Notifications under this scheme are made through state or territory health authorities, in accordance with health legislation in each jurisdiction. Electronic files are provided to the Department of Health, Disability and Ageing’s NNDSS [opens in new tab] where de-identified files are collated, analysed, and updated data is published.
Data can be utilised to identify high-risk areas, design educational programs, and allocate resources to mitigate or eradicate disease outbreaks. This information is shared with public health officials, healthcare providers, researchers, and other key stakeholders, as well as the public, when appropriate.
Activity
Access the National Notifiable Diseases Surveillance System data visualisation tool [opens in new tab]. Explore the data available via this link, then access the “Notifications for all diseases” tab.
Consider the following:
- Are there any diseases of particular concern or with high (unexpected) numbers?
- Are there any diseases with zero cases noted in cells? Why do you think it is important to continue to report on these conditions?
- How will you use this data as a health professional for informed decision making?
Disease Registries
A registry is a specialised form of disease surveillance designed to gather data on various health issues, such as cancer. It functions as a facility that collects, analyses, and reports data, serving as a mechanism for disease monitoring (Department of Health, n.d.). The data collection for registries is typically supported by legislation that enforces the provision of information.
There are three main types of registries:
Population-based registries focus on assessing the impact of a disease within a specific community or geographically defined population (Department of Health, n.d.). They collect data to monitor disease trends, current incidence, morbidity, and/or mortality. An example would be any of the cancer registries in each of the states and territories in Australia.
Hospital-based registries collect data about patients attending a particular hospital (Department of Health, n.d.). They provide information that can be used by hospital administration and medical staff to evaluate the effectiveness of diagnosis and treatment. These registries are established to assess disease processes, treatment, and survival relationships, facilitate patient follow-up, assess prognostic indicators, gain statistical evidence related to disease epidemiology, and support retrospective and prospective clinical research.
Special purpose registries reflect local interest in specific diseases, such as tuberculosis or AIDS (Department of Health, n.d.). Due to their ad hoc nature, they are usually shorter-lived than hospital-based or population-based registries.
Activity
As a health information manager or public health professional, consider the following in terms of what would be required if you were asked to set up a disease registry:
- What type of data do you need to collect?
- Where would the data be sourced from?
- Who will have custodianship of the data?
- How will the data be kept secure?
You may wish to reflect on the Covid 19 experience as a guide when trying to answer these questions. Consider from your observations during the pandemic where, when, and how data were collected.

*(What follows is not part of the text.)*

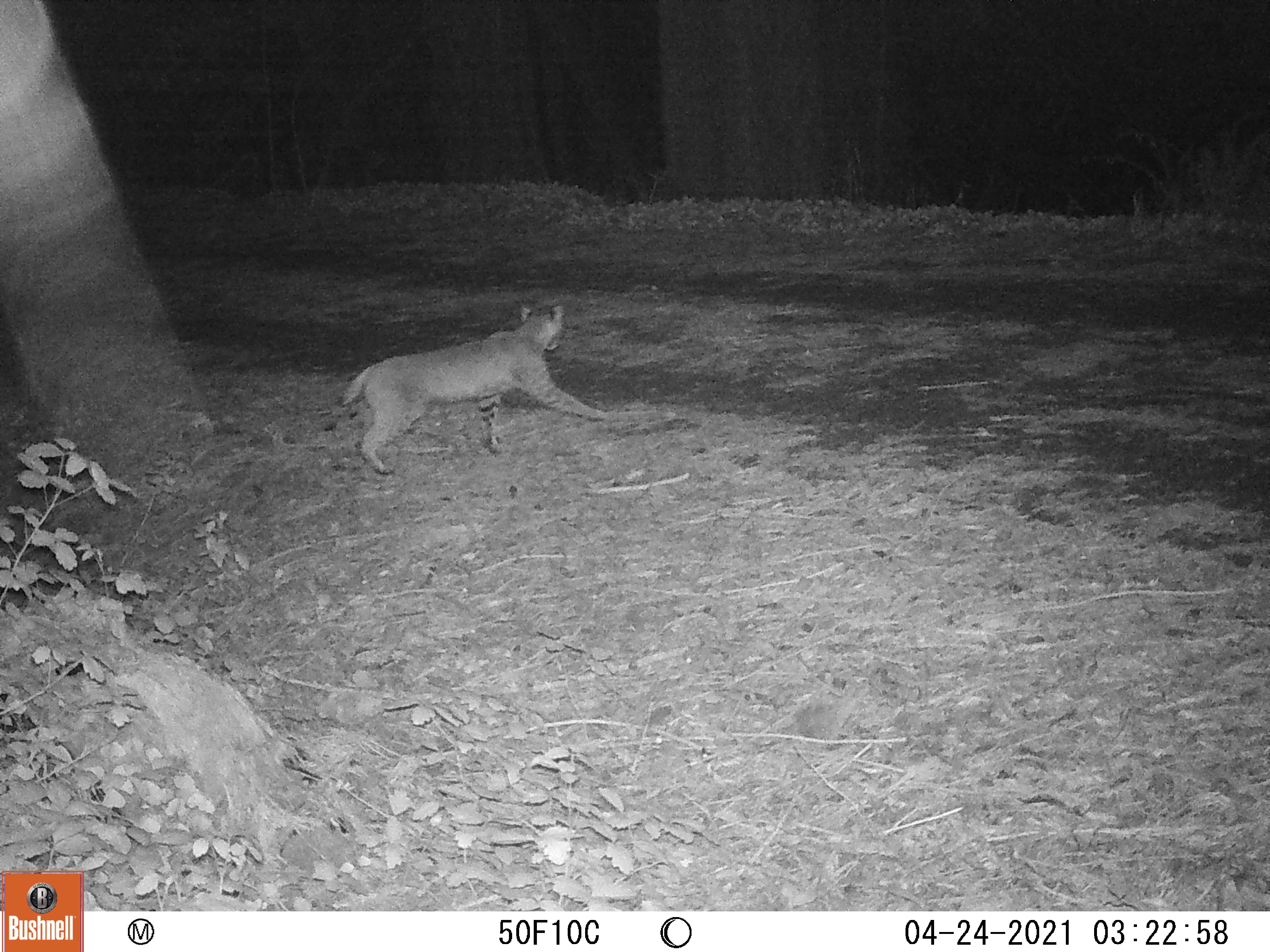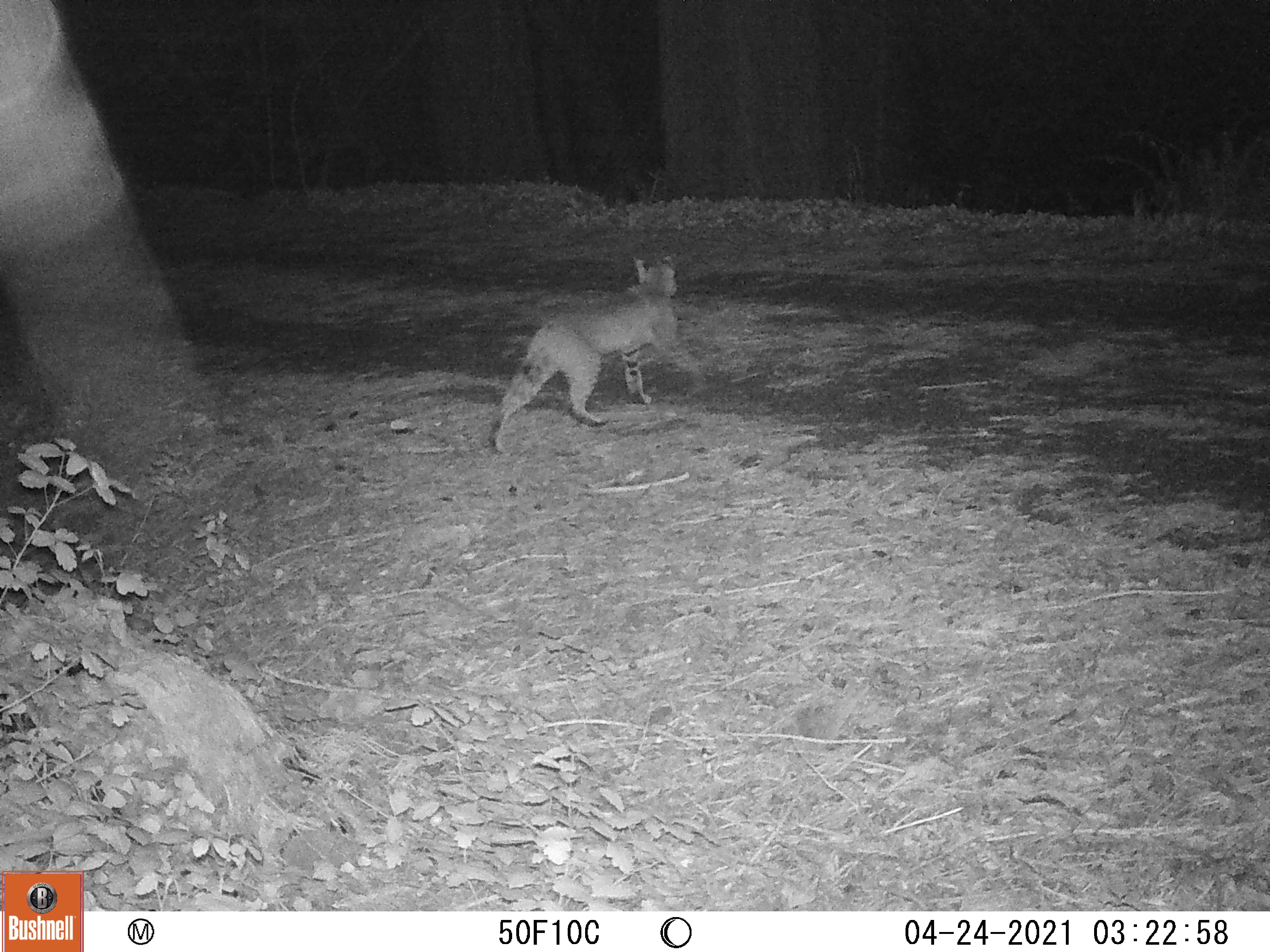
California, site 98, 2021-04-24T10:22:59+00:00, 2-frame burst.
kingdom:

Service and Resource Records
Service Records
Service records are crucial for providing health planners with information about the number and types of services delivered to clients within the health system. An integrated approach to collecting these records is essential to minimise the burden on those providing the data. The principle of “collect once, use many times” should be applied to service records (Health Metrics Network & World Health Organization, 2008). Consequently, much of the source data for service records is collected for other purposes, and the information is compiled as a by-product, often referred to as administrative by-product data. Examples of service records in the Australian context are hospital morbidity data, the Medicare Benefits Scheme, and Pharmaceutical Benefits Scheme.
Other Australian context examples of hospital morbidity data include the Private Hospital Data Bureau and Hospital Casemix Protocol data collections, which involve the submission of de-identified patient information from private hospitals for policy development and funding calculations in Australia.
- Private Hospital Data Bureau data collection: Private hospitals submit data on admitted treatment episodes, including patient demographics, clinical information, and hospital charges. These data have been collected since 1997 and are used to inform the Medical Costs Finder app and calculate the national efficient price for hospital services (Department of Health, Disability and Ageing, 2022a).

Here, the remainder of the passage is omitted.